Development Environment
This section walks you through the following steps:
- Creating a CMake profile for development
- Debugging the Python extension code with lldb
You can do this either on the CLI or from an IDE. The documentation below shows the configuration for CLion, but you should be able to get it to work with other IDEs like VSCode as well.
Debugging from the CLI
Run this to configure the CMake profile needed to debug on the CLI:
GEN=ninja BUILD_PYTHON=1 PYTHON_DEV=1 make debug
This will take care of the following:
- Builds both the main DuckDB library and the Python library with debug symbols.
- Generates a
compile-commands.json
file that includes CPython and pybind11 headers so that intellisense and clang-tidy checks work in your IDE. - Installs the required Python dependencies in your virtual env.
Once the build completes, do a sanity check to make sure everything works:
python3 -c "import duckdb; print(duckdb.sql('SELECT 42').fetchall())"
Debugging
The basic recipe is to start lldb
with your virtual env's Python interpreter and your script, then set a breakpoint and run your script.
For example, given a script dataframe.df
with the following contents:
import duckdb
print(duckdb.sql("select * from range(1000)").df())
The following should work:
lldb -- .venv/bin/python3 my_script.py
# Set a breakpoint
(lldb) br s -n duckdb::DuckDBPyRelation::FetchDF
Breakpoint 1: no locations (pending).
WARNING: Unable to resolve breakpoint to any actual locations.
# The above warning is harmless - the library hasn't been imported yet
# Run the script
(lldb) r
...
frame #0: 0x000000013025833c duckdb.cpython-310-darwin.so`duckdb::DuckDBPyRelation::FetchDF(this=0x00006000012f8d20, date_as_object=false) at pyrelation.cpp:808:7
805 }
806
807 PandasDataFrame DuckDBPyRelation::FetchDF(bool date_as_object) {
-> 808 if (!result) {
809 if (!rel) {
810 return py::none();
811 }
Target 0: (python3) stopped.
□ □ □ □
| The problem |
Pick up the DuckDB Python debugging guide after its last line and continue it. The records that come next have no connection to the DuckDB debugging guide.

Collected data entries:
□ □ □ □
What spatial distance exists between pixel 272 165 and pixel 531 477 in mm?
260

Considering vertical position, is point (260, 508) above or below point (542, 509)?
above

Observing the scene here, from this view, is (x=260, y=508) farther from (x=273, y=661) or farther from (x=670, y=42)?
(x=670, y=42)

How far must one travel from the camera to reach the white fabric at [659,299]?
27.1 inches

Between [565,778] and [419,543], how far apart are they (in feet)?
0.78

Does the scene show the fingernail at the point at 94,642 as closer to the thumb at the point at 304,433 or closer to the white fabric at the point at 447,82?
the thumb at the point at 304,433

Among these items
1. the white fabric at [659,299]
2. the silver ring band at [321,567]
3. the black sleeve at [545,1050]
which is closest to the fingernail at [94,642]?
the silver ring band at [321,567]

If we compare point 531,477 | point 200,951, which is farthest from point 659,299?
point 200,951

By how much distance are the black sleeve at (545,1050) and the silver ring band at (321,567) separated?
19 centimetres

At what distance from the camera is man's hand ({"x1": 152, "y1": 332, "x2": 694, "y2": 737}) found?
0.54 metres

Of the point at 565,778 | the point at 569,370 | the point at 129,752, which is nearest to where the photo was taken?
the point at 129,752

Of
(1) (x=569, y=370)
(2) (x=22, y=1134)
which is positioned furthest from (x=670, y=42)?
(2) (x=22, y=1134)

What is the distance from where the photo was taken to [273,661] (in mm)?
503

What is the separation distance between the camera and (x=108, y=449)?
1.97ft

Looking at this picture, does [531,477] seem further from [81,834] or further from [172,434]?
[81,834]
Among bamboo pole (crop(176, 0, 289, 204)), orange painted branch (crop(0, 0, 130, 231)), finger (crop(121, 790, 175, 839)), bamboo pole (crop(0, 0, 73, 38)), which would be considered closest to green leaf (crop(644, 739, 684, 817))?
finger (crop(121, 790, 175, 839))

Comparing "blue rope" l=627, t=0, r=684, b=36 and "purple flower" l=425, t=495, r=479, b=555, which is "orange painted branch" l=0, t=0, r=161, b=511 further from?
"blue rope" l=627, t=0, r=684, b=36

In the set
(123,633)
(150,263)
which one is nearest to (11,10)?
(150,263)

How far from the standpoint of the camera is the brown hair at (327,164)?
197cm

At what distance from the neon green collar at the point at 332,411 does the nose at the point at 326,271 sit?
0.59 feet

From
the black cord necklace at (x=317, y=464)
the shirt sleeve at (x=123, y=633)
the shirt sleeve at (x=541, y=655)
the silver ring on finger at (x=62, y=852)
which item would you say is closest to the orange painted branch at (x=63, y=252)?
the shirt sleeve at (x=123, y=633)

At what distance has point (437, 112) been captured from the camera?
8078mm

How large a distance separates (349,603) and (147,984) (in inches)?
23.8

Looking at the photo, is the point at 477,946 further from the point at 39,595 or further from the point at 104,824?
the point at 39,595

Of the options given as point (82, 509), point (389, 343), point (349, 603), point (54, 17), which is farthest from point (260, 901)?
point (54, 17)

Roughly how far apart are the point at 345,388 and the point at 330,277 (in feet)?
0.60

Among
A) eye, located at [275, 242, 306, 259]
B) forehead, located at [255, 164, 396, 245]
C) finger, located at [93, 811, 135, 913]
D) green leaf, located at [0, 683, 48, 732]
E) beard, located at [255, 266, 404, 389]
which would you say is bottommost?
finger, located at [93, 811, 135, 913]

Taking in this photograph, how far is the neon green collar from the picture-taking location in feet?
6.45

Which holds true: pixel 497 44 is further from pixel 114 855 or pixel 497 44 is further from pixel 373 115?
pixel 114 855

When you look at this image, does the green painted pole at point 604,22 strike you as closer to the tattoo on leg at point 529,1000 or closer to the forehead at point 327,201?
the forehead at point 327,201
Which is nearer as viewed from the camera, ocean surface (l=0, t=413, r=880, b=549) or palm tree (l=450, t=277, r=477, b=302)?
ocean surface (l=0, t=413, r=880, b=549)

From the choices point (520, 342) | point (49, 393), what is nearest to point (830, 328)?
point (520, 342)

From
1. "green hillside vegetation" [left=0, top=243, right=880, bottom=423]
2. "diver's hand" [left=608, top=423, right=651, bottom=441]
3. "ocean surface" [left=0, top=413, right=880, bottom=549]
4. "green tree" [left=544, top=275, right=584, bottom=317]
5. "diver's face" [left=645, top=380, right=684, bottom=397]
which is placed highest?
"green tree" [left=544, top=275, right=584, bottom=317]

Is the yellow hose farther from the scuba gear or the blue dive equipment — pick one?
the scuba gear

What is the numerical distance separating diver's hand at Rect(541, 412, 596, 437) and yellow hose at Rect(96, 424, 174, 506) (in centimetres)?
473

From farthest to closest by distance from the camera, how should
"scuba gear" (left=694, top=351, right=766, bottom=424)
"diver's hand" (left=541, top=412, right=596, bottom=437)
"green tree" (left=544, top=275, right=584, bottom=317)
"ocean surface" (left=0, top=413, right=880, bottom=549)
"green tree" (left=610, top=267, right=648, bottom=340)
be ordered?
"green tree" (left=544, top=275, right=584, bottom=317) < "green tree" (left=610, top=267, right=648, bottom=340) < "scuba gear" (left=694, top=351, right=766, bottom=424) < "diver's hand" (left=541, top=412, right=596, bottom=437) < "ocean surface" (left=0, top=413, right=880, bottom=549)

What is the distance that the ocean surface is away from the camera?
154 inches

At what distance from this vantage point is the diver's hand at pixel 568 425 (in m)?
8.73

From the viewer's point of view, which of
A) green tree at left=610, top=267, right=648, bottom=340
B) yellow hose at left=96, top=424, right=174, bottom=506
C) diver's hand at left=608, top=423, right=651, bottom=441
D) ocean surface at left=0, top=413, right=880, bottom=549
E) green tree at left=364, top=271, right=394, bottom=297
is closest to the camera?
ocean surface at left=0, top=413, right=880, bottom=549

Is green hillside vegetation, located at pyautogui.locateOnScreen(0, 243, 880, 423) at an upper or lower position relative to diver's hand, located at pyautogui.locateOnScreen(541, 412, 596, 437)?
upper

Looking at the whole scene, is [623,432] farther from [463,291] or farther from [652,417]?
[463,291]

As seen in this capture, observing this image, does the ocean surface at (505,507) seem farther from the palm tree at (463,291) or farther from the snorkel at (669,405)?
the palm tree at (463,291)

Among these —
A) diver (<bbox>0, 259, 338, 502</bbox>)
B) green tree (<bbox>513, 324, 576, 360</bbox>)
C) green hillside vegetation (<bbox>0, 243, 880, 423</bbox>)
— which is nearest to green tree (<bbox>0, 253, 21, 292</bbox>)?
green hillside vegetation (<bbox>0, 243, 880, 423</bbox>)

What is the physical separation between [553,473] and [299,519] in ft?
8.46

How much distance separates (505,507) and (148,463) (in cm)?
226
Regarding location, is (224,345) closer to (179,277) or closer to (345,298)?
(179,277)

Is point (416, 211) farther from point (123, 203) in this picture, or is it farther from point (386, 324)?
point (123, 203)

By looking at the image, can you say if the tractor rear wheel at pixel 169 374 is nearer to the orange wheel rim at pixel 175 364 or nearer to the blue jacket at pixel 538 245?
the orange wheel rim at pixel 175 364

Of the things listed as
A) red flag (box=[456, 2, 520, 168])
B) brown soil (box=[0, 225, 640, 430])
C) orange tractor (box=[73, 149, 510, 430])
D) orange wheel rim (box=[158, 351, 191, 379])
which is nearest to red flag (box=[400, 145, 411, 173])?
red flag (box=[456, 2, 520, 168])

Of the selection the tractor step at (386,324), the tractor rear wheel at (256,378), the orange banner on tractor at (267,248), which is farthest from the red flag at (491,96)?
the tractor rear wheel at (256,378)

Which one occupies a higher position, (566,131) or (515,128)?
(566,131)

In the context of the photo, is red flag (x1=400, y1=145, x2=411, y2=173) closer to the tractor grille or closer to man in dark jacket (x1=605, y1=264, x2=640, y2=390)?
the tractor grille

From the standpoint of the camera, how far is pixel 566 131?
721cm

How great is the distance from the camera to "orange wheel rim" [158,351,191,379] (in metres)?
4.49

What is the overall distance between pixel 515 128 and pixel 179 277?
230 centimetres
□ □ □ □
| The reply |
Debugging in an IDE / CLion
You should be able to get debugging going in an IDE that support lldb
. Below are the instructions for CLion but you can copy the settings for your favorite IDE.
Configure a CMake Debug Profile
The following CMake profile enables Intellisense and clang-tidy by generating a compile-commands.json
file so your IDE knows how to inspect the source code, and makes sure that the Python package will be built and installed in your Python virtual env.
Under Settings -> Build, Execution, Deployment -> CMake, add a profile and set the fields as follows:
- Name: Debug
- Build type: Debug
- Generator: Ninja
- CMake Options (on a single line):
-DCMAKE_PREFIX_PATH=$CMakeProjectDir$/.venv;$CMAKE_PREFIX_PATH -DPython3_EXECUTABLE=$CMakeProjectDir$/.venv/bin/python3 -DBUILD_PYTHON=1 -DPYTHON_DEV=1
Create a Run Config for Debugging
Under Run -> Edit Configurations… create a new CMake Application. Use the following values:
- Name: Python Debug
- Target:
All targets
- Executable:
[ABS_PATH_TO_YOUR_VENV]/bin/python3
(careful: this is a symlink and sometimes an IDE might try and follow it and fill in the path to the actual executable, but that will not work) - Program arguments:
$FilePath$
- Working directory:
$ProjectFileDir$
- Before Launch:
Build
(this should already be set)
That should be enough: save and close.
Now you can set a breakpoint in a C++ file. You then open your Python script in your editor and use this config and run Python Debug
in debug mode.
Development and Stubs
*.pyi
stubs in duckdb-stubs
are manually maintained. The connection-related stubs are generated using dedicated scripts in tools/pythonpkg/scripts/
:
generate_connection_stubs.py
generate_connection_wrapper_stubs.py
These stubs are important for autocomplete in many IDEs, as static-analysis based language servers can't introspect duckdb
's binary module.
To verify the stubs match the actual implementation:
python3 -m pytest tests/stubs
If you add new methods to the DuckDB Python API, you'll need to manually add corresponding type hints to the stub files.
What are py::objects and a py::handles?
These are classes provided by pybind11, the library we use to manage our interaction with the Python environment.
py::handle
is a direct wrapper around a raw PyObject* and does not manage any references.
py::object
is similar to py::handle but it can handle refcounts.
I say can because it doesn't have to, using py::reinterpret_borrow<py::object>(...)
we can create a non-owning py::object
, this is essentially just a py::handle but py::handle can't be used if the prototype requires a py::object
.
py::reinterpret_steal<py::object>(...)
creates an owning py::object
, this will increase the refcount of the python object and will decrease the refcount when the py::object
goes out of scope.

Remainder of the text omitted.